What are anti-rejection drugs and why seek to eliminate them?

Normally, a kidney transplant recipient’s immune system sees the donated kidney as foreign and will attack it–a process called rejection. To prevent this process, anti-rejection medicines are used to suppress the transplant recipient’s immune system. Kidney transplant recipients require a lifelong, daily regimen of anti-rejection drugs. Although anti-rejection medicines are very effective at preventing rejection of kidneys, particularly in the first several years following the transplant, there are multiple side effects and tolerability issues that affect recipients’ ability or willingness to take these medicines, ultimately adversely affecting long-term outcomes for donated kidneys and recipients.

A standard anti-rejection regimen typically includes a high dose immunosuppressant drug administered in the hospital at the time of transplant called induction therapy, followed by lifelong, daily maintenance treatment typically with tacrolimus (brand name Prograf), mycophenolate mofetil (also known as MMF or by the brand names CellCept or Myfortic), and a corticosteroid (usually prednisone). Many kidney transplant recipients take more than 20 pills per day as part of their lifelong anti-rejection regimen. Because these medications suppress the entire immune system, transplant recipients must be very careful to avoid potential infections for as long as they are taking anti-rejection medicines. Recipients must give up certain types of food entirely. Neurological side effects, such as tremors, depression, and impaired cognition are common. Over time, the toxicity of these drugs causes a decline in kidney function, as well as damage to other organs.
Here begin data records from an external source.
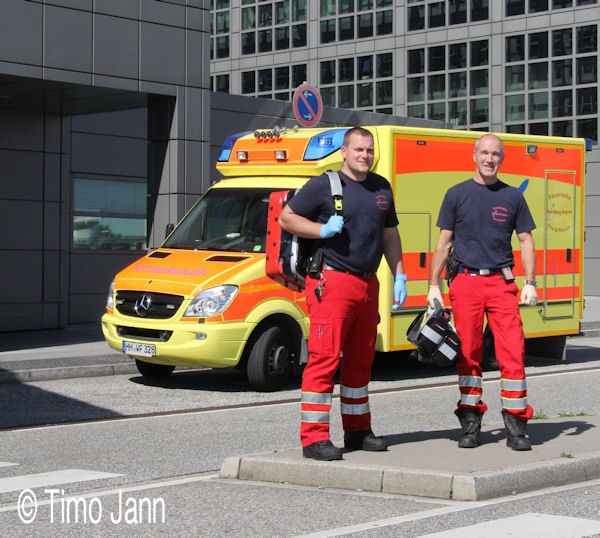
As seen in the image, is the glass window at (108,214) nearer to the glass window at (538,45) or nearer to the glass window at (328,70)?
the glass window at (538,45)

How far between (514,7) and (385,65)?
4.72 m

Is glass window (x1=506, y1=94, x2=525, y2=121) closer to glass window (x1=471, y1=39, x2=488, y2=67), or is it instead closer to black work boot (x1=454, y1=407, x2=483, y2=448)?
glass window (x1=471, y1=39, x2=488, y2=67)

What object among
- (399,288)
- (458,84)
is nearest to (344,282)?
(399,288)

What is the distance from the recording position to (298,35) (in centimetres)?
4481

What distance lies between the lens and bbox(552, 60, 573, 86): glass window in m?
38.8

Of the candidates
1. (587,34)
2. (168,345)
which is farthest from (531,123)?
(168,345)

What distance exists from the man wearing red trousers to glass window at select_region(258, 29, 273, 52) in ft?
123

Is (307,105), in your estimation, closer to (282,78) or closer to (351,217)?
(351,217)

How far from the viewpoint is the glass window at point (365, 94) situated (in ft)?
142

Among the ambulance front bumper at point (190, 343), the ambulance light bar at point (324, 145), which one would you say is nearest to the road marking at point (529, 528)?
the ambulance front bumper at point (190, 343)

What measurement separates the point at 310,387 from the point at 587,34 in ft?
107

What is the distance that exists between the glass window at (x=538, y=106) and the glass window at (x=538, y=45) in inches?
44.9

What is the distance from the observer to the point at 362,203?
809 centimetres

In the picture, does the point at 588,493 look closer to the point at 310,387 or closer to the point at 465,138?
the point at 310,387
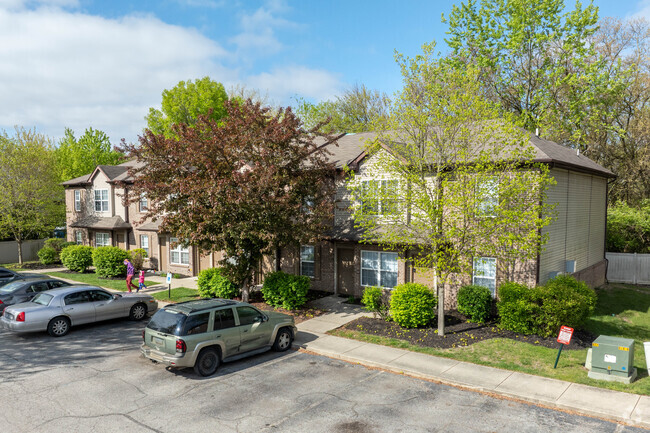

As kidney function declines, patients will feel less well. The average life of a transplanted kidney is between 12 and 20 years. Roughly 1/3 of living donor kidney transplants and roughly half of deceased donor kidney transplants fail within 10 years. The leading cause of transplant failure is chronic rejection of the kidney (despite treatment with anti-rejection medicines).

Additionally, within ten years after transplant, many patients on anti-rejection medicines have significantly higher rates of high blood pressure, diabetes, high cholesterol, high triglycerides and weight gain, resulting in a higher risk of cardiovascular events. Many patients have to take multiple medicines to manage these life-threatening cardiovascular and metabolic side effects. Patients who take corticosteroids chronically are susceptible to loss of bone density, which increases risk of fractures. Within 15 years, kidney failure and the need for dialysis or another transplant are common. Chronic treatment with anti-rejection medicines has also been linked to a significantly higher risk of certain types of cancer than for the general population. The ongoing cost and decreased quality of life associated with chronic treatment with anti-rejection medicines also leads some recipients to stop taking them, thus increasing their risk of kidney rejection.